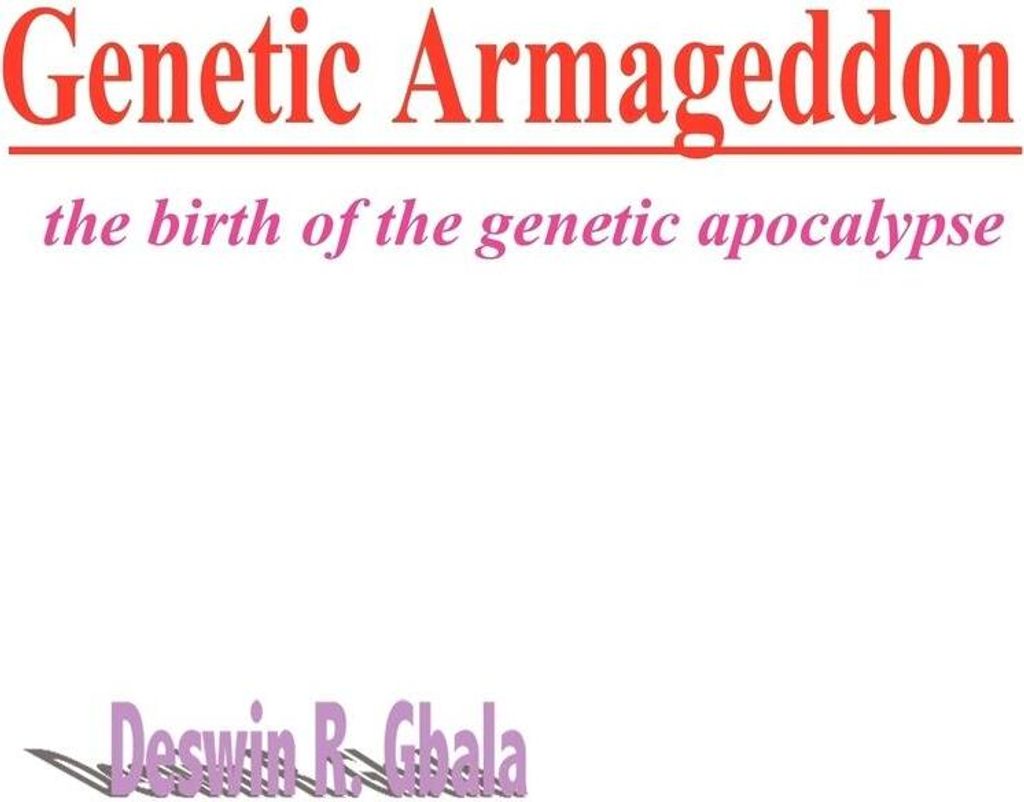 Genetic Armageddon

the birth of the genetic apocalypse

Deswin R. Gbala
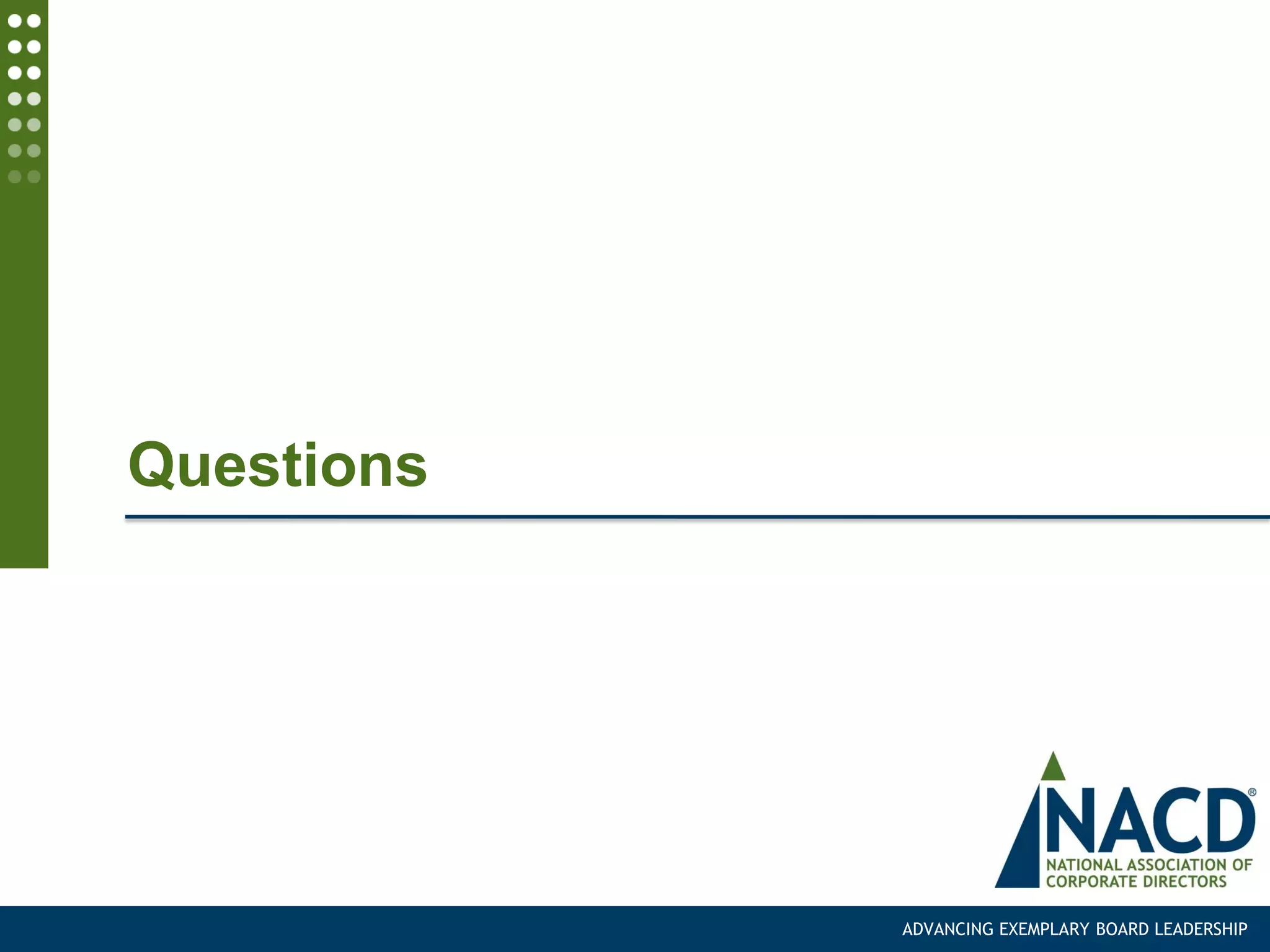 Questions

NACD®
NATIONAL ASSOCIATION OF CORPORATE DIRECTORS

ADVANCING EXEMPLARY BOARD LEADERSHIP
━━━━━━━━━━━━━━━━━━━━━━━━━━━━━━
**What the task requires**:
The listing must be repeated word for word, and none of its pictures may appear in the copy.

**Answer space**:
 Genetic Armageddon

the birth of the genetic apocalypse

Deswin R. Gbala
 Questions

NACD®
NATIONAL ASSOCIATION OF CORPORATE DIRECTORS

ADVANCING EXEMPLARY BOARD LEADERSHIP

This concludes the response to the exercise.